The Cauchy combination test (CCT) is widely used because it yields a closed-form combined $p$-value and is known to be asymptotically valid as the nominal level $α\downarrow0$ under broad dependence structures. We study a different asymptotic question: whether the usual Cauchy cutoff remains accurate at an ordinary fixed level when the number $K$ of combined $p$-values grows under dependence.
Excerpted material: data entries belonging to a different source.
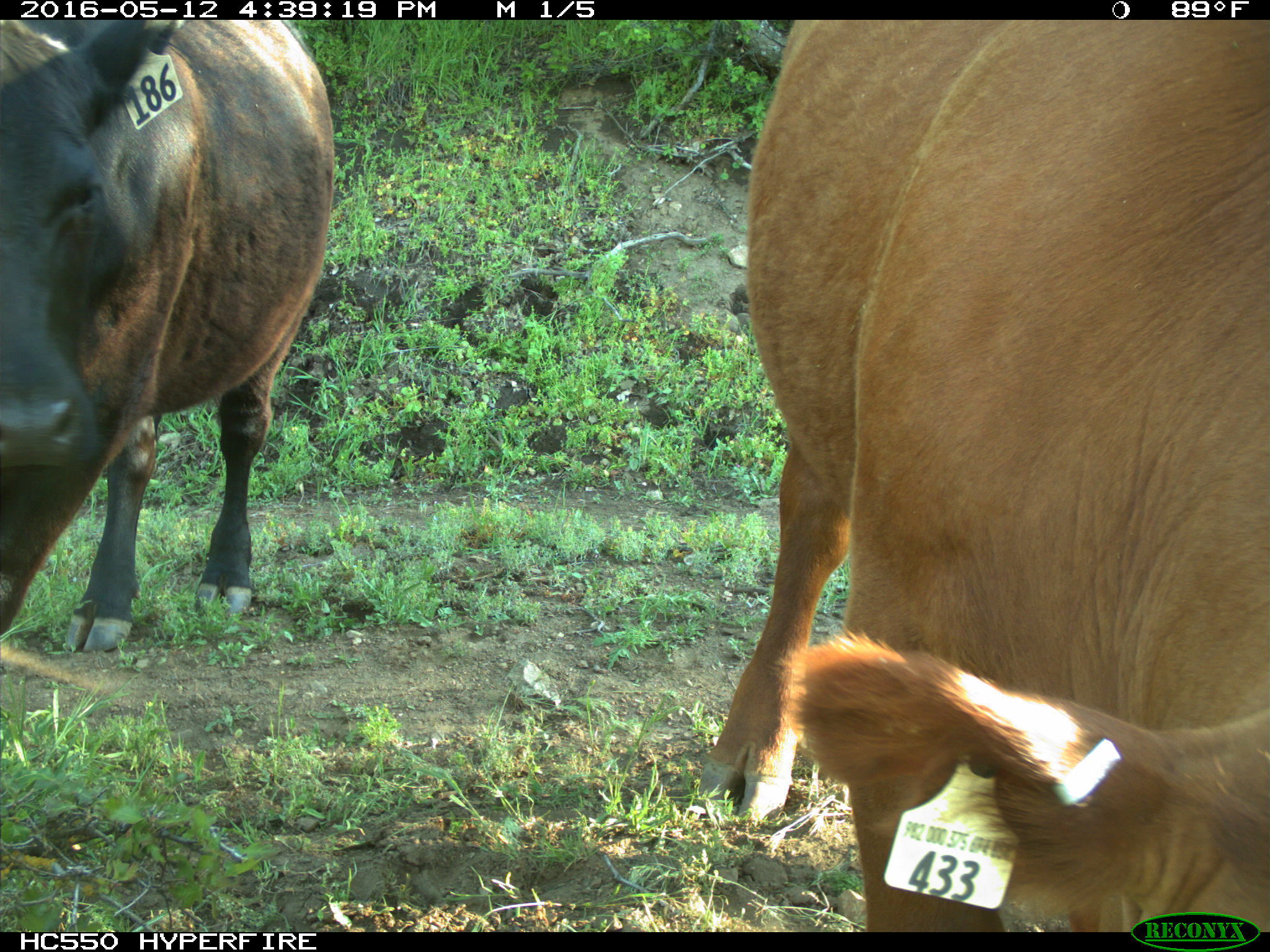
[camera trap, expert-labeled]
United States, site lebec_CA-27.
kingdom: Animalia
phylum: Chordata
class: Mammalia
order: Artiodactyla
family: Bovidae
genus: Bos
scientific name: Bos taurus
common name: domestic cow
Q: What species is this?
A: Bos taurus (domestic cow).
Under a canonical one-factor equicorrelated Gaussian copula model, we show that the raw CCT is generally not asymptotically exact at fixed $α$. With fixed positive correlation, the statistic converges to a random latent-factor limit, so there is no universal fixed-level reference law. When the common correlation $ρ_K$ weakens with $K$, fixed-level behaviour is governed by the boundary-layer scale $s_K=\sqrt{ρ_K}(\log K)^{3/2}$, and the raw CCT is asymptotically exact if and only if $ρ_K(\log K)^3\to0$. Because the size distortion arises entirely from the reference law and not from the statistic, it can be corrected without modifying the test statistic itself. We propose the boundary-layer calibrated CCT (BL-CCT), which replaces the standard Cauchy reference by a one-parameter Gaussian-smoothed Cauchy family. Unlike recent variants that modify the test statistic, BL-CCT leaves the statistic unchanged and corrects only the reference law. BL-CCT is asymptotically exact under the weaker condition $ρ_K\log K\to0$ and provides a useful finite-$K$ approximation on bounded boundary layers. We also conduct several power analyses: although BL-CCT only raises the cutoff, it incurs no first-order power loss relative to the raw CCT on the exactness scale, under local dense, sparse, and dense Gaussian alternatives. Numerical experiments support the calibration theory.

翻译：柯西组合检验（CCT）因能生成闭合形式的组合$p$值，且在宽泛相依结构下当名义水平$α\downarrow0$时渐近有效而得到广泛应用。我们研究一个不同的渐近问题：当组合$p$值个数$K$在相依条件下增长时，通常的柯西阈值在固定水平下是否保持准确性。在标准单因子等相关高斯Copula模型下，我们证明原始CCT在固定$α$下一般不能渐近精确。当存在固定正相关时，统计量收敛至随机潜因子极限，因此不存在普适的固定水平参考分布。当公共相关系数$ρ_K$随$K$减弱时，固定水平行为由边界层尺度$s_K=\sqrt{ρ_K}(\log K)^{3/2}$主导，且原始CCT渐近精确当且仅当$ρ_K(\log K)^3\to0$。由于大小失真完全源于参考分布而非统计量本身，因此可在不修改检验统计量的情况下进行修正。我们提出边界层校准CCT（BL-CCT），用单参数高斯平滑柯西族替代标准柯西参考分布。与近期修改检验统计量的变体不同，BL-CCT保持统计量不变，仅修正参考分布。在更弱条件$ρ_K\log K\to0$下，BL-CCT渐近精确，并在有界边界层上提供有效的有限$K$近似。我们还进行了多项势分析：尽管BL-CCT仅提高阈值，但在局部密集、稀疏和密集高斯备择假设下，相对于原始CCT在精确性尺度上并未产生一阶势损失。数值实验支持校准理论。